What are the differences between modern risk-oriented audit and traditional risk-oriented audit?

The traditional risk-oriented audit risk model transforms the risk of material misstatement of accounting statements into audit risk, and further makes audit risk = inherent risk × control risk × inspection risk.

However, the traditional risk-oriented audit is only an extension of the system-based audit, and its method is still the basic method of the system-based audit, but the content of quantitative risk analysis is added through the audit risk model, and quantitative risk assessment is used as a means of audit risk control.

The premise of traditional risk-oriented audit is to assume that inherent risk, control risk and inspection risk are independent of each other. However, both inherent risk and control risk are influenced by the internal and external environment of the enterprise, and they also influence each other. The connotation and extension of the concept of inherent risk are inconsistent, and the logic is inconsistent. Inherent risk refers to the possibility of material misstatement or omission of an account or transaction category alone or together with other accounts and transaction categories without relevant internal control. When evaluating the inherent risks (involving the level of accounting statements), we must start with internal control (control environment). The inconsistency between the connotation and extension of inherent risk greatly damages the scientific nature of the traditional risk-oriented audit model (Chen Zhiqiang, 1998). Therefore, with the close relationship between enterprises and internal and external environment, the reliability of this assumption is increasingly questioned.

June, 5438+October, 2003 10, IAASB issued a series of new auditing standards, and the risk model was also revised as: audit risk = material misstatement risk × inspection risk. This is not a simple combination of inherent risk and control risk into a major misstatement risk, but a major substantive improvement. It requires certified public accountants to properly evaluate the risk of material misstatement before designing and implementing audit tests, and shall not blindly conduct audit tests without evaluating the risk of material misstatement; Nor can we simply set the risk of material misstatement to a high level as before and directly implement a wider range of substantive tests.

The risk of material misstatement mainly comes from three aspects: (1) management fraud risk; (2) the risk of employee fraud; (3) the risk of error.

Thus, the risk of material misstatement is decomposed and a reconstructed audit risk model is obtained: audit risk = management fraud risk × (employee fraud risk+error risk )× inspection risk.

How to assess the risk of material misstatement?

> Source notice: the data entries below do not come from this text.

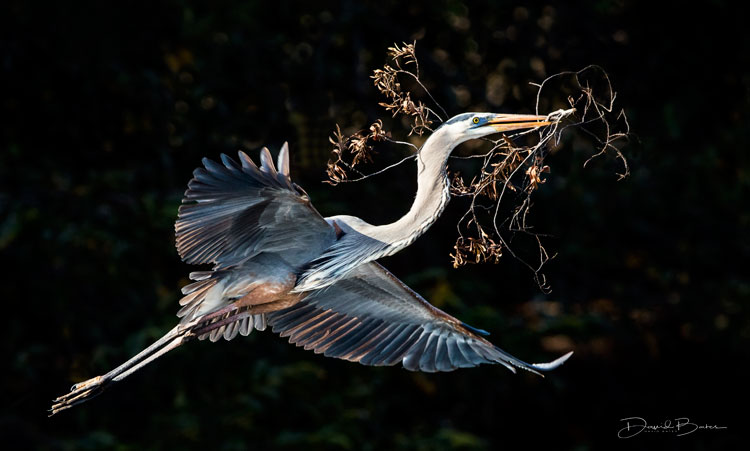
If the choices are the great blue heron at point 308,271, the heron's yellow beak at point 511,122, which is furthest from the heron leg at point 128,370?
the heron's yellow beak at point 511,122

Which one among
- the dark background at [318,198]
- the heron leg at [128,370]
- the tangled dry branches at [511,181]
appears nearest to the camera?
the tangled dry branches at [511,181]

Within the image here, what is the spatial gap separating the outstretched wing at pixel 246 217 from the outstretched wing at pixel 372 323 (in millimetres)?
Answer: 540

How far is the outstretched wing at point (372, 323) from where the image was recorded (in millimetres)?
4625

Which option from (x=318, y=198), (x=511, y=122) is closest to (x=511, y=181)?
Answer: (x=511, y=122)

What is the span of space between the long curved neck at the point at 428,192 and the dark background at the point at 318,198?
3894mm

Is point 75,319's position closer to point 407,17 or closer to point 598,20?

According to the requirements of International Auditing Standards No.315, "Understand the audited entity and its environment and assess the risk of material misstatement". The idea of "knowing the auditee and its environment" expands the scope of risk assessment, and requires other risks of the auditee to be considered, including control risks, account and transaction risks, such as business risks, industry risks and fraud risks. In short, it can be understood as all kinds of risks that may lead to major misstatement risks, not only at the micro level, but also at the macro level.

The "risk" in traditional risk-oriented audit is inherent risk and control risk, which can be extended to the business risk or commercial risk of the audited entity;

The "risk" in the modern risk-oriented audit mode is the "risk of material misstatement" of the audited entity, which further fully considers various risk factors that may lead to the risk of material misstatement of the audited entity, and expands the connotation and evaluation scope of the risk.